Komentar MUI soal Penampilan Biduan dalam Peresmian Masjid di Jawa Tengah
Peresmian masjid di Desa Jambon, Temanggung, Jawa Tengah, menjadi sorotan publik karena diduga mengundang biduan dangdut. Dalam video yang beredar, terlihat sejumlah biduan berpakaian seksi dengan latar panggung bertuliskan 'Peresmian Masjid Darul Falah'.
Beberapa pria juga ikut berjoget di atas panggung sambil memberikan saweran uang kepada para biduan.
Majelis Ulama Indonesia (MUI) turut menyoroti video tersebut. Mereka menyayangkan penampilan biduan pada sebuah acara peresmian masjid.
"Kita (MUI) sangat prihatin dan kecewa dengan kejadian ini," kata Ketua Pusat Dakwah dan Perbaikan Akhlak Bangsa (PD PAB) MUI, KH Masyhuril Khamis, dikutip dari laman MUI.
"Tidak ada urgensinya untuk mendatangkan biduan, sebab ini untuk nilai-nilai agama yang sakral, peresmian rumah Allah," lanjutnya.
Kiai Masyhuri meminta publik tetap bersikap kritis terhadap hal-hal yang tidak pantas, terutama jika dicampuradukkan dengan urusan keagamaan.
Ia berharap peristiwa ini tidak mengandung unsur kesengajaan dan menyarankan agar dilakukan investigasi untuk memastikan kebenarannya.
"Persoalan akhlak dan adab terhadap tempat ibadah menjadi perhatian kita, semoga bukan unsur kesengajaan, sebab bila disengaja tentu akan menambah persoalan baru. Saatnya MUI melakukan investigasi dan berkoordinasi untuk mengungkap kejadian ini," tuturnya.
Sementara itu, Kepala Desa Jambon, Lilis Suharti, menyebut penampilan biduan itu tidak termasuk dari acara peresmian masjid. Lilis mengatakan bahwa panitia salah menggunakan latar panggung dengan banner peresmian masjid.
"Cuma, banner memang salah, aduh, ya mau bagaimana lagi kalau sudah salah begitu. Tiba-tiba ada yang screenshot atau kemudian diambil, dipotong videonya terus dinarasikan yang negatif, akhirnya timbul komentar-komentar negatif," jelas Lilis kepada detikJateng.

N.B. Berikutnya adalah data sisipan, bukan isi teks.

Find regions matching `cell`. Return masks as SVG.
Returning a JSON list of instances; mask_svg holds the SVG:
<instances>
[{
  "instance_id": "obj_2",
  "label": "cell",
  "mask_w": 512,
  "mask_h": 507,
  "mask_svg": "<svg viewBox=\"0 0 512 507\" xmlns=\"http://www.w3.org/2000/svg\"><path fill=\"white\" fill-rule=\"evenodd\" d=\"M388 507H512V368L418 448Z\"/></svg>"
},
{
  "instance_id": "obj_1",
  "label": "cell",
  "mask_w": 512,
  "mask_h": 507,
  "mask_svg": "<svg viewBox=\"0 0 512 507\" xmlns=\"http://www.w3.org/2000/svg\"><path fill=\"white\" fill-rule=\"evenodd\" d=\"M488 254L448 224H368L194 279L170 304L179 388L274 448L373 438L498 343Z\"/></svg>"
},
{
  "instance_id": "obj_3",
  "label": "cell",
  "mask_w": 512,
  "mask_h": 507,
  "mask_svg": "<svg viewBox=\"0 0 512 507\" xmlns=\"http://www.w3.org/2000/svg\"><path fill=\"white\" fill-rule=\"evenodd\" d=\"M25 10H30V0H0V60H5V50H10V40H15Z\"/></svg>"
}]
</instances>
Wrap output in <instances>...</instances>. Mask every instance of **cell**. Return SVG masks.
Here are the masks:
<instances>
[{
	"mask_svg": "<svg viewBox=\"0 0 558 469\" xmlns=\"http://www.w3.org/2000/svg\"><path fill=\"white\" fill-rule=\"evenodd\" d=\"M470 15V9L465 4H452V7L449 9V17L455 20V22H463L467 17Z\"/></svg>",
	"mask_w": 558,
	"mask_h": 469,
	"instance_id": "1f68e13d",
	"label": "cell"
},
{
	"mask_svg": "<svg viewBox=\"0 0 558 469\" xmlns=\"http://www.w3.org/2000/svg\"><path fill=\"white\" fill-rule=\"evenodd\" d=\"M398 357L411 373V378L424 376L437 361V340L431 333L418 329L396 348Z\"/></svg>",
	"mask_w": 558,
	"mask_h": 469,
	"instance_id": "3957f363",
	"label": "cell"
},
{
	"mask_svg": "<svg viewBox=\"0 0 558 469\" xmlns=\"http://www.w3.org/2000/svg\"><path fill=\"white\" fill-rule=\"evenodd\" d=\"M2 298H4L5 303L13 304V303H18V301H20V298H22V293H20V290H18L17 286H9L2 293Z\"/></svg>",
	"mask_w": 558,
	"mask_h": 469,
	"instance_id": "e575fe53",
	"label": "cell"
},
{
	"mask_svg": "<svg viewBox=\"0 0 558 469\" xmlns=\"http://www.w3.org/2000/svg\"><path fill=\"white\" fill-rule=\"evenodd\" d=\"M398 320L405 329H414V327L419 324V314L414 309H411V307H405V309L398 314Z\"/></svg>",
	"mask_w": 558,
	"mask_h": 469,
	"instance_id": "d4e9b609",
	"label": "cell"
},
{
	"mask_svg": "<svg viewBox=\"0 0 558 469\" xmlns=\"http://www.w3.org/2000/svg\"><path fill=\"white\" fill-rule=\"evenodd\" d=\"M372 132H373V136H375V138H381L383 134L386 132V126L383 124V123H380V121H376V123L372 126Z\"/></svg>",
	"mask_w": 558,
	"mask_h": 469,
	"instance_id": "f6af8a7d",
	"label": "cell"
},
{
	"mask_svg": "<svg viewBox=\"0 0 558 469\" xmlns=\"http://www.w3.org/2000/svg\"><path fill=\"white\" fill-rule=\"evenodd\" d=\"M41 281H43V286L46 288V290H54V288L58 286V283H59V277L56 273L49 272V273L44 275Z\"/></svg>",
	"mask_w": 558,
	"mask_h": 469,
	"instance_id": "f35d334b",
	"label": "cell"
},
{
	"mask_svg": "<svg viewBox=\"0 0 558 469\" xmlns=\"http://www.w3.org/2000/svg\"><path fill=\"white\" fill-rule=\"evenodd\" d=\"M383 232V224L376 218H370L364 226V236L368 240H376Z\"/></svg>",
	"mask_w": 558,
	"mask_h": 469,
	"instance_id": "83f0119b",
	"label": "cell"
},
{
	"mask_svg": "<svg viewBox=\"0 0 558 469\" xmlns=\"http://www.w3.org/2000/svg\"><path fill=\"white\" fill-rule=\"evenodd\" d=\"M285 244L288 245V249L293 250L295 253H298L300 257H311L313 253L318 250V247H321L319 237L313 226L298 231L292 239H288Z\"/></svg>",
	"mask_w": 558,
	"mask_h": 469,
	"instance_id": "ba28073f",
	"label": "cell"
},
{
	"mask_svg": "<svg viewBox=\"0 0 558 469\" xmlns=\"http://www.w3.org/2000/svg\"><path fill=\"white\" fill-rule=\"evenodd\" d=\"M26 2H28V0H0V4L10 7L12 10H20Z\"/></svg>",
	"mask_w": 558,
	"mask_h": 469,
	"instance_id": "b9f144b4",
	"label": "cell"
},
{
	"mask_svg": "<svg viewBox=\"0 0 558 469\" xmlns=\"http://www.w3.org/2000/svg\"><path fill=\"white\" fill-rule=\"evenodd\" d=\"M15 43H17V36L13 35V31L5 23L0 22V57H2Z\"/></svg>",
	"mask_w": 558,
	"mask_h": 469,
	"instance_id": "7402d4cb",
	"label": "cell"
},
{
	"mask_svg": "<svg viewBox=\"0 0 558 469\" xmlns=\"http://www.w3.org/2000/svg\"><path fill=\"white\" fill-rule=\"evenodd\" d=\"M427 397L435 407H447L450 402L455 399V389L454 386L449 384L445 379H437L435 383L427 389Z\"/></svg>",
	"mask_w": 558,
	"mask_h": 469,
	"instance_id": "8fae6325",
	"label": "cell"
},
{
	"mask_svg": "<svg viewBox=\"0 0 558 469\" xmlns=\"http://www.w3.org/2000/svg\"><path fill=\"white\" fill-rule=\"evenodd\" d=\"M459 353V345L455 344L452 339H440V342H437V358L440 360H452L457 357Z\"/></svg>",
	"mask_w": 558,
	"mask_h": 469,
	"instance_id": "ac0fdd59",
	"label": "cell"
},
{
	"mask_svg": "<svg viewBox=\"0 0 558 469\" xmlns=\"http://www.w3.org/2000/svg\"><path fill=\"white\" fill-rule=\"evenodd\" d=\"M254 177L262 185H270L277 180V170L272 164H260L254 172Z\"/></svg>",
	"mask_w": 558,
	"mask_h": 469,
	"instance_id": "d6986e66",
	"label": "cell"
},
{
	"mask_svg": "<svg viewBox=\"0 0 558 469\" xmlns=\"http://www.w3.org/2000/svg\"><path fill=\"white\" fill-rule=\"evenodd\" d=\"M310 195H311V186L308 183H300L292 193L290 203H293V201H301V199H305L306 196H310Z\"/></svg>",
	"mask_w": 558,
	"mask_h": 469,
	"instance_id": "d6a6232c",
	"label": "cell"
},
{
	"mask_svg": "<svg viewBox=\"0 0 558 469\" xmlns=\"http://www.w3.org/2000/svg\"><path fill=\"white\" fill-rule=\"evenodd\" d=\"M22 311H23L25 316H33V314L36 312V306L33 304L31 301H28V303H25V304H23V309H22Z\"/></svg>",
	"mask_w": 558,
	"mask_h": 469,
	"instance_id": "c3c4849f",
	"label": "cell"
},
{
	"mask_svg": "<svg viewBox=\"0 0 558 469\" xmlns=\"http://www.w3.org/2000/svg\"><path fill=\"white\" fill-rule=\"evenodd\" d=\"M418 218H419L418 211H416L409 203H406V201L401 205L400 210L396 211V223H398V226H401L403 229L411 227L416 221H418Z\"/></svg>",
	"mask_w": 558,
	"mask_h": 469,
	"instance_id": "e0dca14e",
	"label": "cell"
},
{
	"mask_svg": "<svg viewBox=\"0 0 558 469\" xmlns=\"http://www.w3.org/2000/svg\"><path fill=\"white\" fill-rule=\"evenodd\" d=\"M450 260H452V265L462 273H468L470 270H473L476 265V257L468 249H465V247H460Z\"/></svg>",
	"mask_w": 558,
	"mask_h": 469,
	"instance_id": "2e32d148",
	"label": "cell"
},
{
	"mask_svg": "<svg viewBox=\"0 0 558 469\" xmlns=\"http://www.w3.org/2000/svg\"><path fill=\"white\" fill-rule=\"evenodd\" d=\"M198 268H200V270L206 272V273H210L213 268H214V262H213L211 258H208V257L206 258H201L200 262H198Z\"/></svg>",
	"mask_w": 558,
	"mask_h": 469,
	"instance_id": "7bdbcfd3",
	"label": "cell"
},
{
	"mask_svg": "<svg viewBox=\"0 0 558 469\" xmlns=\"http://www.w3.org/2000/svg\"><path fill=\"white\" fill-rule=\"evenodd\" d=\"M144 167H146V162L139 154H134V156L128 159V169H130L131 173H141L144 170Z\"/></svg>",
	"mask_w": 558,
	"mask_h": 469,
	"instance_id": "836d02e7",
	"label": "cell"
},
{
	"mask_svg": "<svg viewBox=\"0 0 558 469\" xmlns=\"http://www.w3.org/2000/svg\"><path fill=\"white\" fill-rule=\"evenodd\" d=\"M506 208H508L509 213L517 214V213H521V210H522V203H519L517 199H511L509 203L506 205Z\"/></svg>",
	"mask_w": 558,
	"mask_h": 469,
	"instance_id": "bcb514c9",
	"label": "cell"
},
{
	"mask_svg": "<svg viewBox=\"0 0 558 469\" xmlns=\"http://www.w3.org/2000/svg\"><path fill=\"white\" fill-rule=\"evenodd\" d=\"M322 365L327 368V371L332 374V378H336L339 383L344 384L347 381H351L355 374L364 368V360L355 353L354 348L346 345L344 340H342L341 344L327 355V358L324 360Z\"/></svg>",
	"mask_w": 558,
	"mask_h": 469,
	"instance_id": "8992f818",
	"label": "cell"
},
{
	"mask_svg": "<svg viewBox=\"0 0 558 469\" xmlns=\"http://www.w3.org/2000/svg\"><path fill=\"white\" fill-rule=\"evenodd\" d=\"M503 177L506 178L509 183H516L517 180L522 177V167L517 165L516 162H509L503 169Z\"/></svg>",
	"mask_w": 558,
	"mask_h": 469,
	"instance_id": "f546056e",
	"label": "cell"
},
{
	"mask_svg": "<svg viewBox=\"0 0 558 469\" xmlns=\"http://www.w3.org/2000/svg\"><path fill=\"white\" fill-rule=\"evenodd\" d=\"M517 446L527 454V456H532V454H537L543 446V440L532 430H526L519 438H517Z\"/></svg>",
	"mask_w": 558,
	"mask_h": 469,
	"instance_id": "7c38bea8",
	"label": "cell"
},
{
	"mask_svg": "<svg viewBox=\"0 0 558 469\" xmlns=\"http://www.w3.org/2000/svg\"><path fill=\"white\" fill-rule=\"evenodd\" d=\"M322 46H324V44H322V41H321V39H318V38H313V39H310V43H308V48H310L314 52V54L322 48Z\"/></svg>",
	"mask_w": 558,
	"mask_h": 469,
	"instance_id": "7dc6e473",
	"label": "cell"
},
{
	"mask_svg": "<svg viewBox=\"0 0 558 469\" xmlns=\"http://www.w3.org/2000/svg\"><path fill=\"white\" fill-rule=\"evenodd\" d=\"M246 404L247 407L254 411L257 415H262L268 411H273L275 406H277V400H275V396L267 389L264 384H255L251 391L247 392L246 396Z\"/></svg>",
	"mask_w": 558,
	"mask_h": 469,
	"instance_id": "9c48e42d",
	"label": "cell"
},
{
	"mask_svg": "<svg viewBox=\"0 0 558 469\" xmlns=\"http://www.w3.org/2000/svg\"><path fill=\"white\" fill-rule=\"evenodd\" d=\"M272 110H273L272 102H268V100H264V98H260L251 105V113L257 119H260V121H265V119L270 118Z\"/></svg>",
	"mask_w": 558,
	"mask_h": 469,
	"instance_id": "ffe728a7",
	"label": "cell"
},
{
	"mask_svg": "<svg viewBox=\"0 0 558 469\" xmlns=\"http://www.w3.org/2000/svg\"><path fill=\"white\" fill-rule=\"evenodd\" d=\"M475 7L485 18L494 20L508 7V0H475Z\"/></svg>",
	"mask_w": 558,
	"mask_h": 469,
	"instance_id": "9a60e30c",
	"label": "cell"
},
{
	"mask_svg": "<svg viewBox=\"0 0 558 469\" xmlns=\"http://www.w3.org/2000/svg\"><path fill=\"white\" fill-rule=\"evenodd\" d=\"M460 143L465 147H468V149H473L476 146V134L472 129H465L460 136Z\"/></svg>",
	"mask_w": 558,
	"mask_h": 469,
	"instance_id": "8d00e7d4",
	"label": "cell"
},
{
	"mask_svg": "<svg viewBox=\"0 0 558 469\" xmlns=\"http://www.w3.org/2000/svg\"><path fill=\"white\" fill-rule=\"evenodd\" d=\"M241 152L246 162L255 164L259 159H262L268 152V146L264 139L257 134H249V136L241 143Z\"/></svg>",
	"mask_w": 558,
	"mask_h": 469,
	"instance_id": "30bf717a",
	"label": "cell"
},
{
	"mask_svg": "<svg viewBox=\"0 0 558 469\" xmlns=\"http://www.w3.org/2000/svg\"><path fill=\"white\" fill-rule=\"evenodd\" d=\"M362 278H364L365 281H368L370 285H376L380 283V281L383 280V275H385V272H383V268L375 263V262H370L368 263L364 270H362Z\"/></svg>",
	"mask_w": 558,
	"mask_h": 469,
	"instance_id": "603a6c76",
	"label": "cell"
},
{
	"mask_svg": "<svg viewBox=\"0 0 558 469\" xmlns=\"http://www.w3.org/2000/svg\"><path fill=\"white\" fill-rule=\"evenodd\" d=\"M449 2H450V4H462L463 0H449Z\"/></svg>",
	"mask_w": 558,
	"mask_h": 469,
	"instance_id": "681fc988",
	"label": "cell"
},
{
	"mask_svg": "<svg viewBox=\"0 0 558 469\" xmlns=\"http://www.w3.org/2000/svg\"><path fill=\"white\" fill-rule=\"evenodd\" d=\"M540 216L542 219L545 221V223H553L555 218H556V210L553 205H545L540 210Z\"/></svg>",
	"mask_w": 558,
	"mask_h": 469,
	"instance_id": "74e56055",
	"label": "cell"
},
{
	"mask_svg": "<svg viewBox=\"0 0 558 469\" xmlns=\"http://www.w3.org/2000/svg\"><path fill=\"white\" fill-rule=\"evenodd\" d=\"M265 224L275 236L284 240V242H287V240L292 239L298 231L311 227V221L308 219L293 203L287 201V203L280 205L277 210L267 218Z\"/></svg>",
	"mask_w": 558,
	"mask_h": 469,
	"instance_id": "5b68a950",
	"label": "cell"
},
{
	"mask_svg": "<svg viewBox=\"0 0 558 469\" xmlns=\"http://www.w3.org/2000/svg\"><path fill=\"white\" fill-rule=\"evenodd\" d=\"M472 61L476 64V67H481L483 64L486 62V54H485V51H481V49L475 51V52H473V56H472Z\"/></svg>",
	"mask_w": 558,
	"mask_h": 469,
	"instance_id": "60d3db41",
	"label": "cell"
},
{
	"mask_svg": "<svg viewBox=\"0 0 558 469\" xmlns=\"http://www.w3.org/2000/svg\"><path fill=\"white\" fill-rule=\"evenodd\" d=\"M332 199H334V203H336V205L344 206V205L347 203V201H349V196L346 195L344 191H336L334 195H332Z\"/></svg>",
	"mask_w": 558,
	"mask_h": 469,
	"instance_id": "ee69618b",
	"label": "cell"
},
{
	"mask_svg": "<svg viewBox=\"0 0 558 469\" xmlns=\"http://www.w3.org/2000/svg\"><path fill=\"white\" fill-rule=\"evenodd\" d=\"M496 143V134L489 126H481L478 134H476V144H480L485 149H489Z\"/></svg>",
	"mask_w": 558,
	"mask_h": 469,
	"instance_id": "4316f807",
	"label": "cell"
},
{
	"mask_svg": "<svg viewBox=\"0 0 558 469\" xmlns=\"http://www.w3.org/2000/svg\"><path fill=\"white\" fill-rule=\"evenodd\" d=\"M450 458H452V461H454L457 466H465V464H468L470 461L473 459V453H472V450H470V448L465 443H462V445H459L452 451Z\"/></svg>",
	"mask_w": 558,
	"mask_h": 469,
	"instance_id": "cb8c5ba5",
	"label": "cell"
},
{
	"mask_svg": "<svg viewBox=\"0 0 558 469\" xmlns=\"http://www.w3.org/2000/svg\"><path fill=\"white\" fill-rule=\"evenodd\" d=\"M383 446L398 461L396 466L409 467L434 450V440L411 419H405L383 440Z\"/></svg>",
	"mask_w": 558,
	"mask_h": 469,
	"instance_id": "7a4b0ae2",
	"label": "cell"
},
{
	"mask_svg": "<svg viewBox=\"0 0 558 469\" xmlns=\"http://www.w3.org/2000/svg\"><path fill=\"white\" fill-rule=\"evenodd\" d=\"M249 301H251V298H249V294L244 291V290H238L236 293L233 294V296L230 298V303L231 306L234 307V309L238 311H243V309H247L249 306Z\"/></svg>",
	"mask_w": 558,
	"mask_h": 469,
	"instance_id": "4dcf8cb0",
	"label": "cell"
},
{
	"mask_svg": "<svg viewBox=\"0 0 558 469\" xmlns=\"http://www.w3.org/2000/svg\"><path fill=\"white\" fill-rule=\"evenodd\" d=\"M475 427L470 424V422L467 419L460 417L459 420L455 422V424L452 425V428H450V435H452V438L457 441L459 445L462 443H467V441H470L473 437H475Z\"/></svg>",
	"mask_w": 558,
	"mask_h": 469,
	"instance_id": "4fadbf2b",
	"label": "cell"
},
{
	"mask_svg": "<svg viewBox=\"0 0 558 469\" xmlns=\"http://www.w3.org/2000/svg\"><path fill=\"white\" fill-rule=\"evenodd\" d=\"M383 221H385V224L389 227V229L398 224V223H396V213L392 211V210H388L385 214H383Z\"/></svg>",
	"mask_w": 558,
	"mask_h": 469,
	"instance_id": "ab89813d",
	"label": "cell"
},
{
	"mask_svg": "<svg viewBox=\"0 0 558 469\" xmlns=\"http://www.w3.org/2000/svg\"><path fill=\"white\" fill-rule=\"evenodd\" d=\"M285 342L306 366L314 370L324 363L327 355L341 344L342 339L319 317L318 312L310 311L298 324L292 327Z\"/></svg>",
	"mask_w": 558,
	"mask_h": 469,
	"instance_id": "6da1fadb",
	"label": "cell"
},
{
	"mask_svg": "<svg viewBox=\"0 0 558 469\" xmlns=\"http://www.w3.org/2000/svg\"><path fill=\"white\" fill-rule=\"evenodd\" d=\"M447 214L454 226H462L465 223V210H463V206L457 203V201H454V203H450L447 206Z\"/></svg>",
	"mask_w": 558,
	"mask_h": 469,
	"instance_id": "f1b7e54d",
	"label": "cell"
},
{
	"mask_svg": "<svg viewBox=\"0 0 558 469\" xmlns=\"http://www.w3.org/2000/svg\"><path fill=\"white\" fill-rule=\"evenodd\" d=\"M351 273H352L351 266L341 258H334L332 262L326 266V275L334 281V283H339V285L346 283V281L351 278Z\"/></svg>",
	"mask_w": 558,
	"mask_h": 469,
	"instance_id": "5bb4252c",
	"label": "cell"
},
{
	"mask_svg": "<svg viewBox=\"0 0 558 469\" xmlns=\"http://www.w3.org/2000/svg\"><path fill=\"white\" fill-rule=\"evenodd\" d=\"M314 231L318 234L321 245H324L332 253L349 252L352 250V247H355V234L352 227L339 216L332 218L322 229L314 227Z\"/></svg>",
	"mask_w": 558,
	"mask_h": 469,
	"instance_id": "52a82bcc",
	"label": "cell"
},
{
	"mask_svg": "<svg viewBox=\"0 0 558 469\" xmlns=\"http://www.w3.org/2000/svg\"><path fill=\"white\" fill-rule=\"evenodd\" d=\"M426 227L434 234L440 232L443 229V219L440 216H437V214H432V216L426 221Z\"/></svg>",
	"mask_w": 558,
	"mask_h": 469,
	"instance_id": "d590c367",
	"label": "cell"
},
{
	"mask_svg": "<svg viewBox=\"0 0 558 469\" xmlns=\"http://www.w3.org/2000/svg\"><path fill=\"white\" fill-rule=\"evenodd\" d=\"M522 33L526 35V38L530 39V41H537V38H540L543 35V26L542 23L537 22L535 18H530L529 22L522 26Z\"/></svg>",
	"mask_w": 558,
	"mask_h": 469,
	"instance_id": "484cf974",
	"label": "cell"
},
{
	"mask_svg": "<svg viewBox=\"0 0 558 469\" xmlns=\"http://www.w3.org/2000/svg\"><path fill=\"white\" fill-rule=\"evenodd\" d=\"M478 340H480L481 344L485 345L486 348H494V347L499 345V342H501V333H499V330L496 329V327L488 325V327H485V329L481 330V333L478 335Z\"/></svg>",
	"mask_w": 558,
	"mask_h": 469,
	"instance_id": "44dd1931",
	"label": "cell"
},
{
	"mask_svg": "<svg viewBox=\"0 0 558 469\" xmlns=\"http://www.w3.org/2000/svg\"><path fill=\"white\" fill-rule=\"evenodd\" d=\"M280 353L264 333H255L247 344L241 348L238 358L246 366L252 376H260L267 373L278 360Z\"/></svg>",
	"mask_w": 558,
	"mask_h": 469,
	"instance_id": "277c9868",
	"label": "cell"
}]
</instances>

Lilis menambahkan, peresmian masjid digelar pada 10 September 2025, dan pentas seni yang menampilkan biduan diadakan sehari setelahnya. Kedua acara tersebut juga diselenggarakan oleh kepanitiaan yang berbeda.
"Mudah-mudahan ini jadi pelajaran biar bannernya nanti tidak dipakai untuk kesenian lagi. Biar beda banner atau ganti banner, tidak tertulis misalkan ada peresmian yang religi itu tidak dikait-kaitkan dengan acara syukuran yang lain," pungkas Lilis.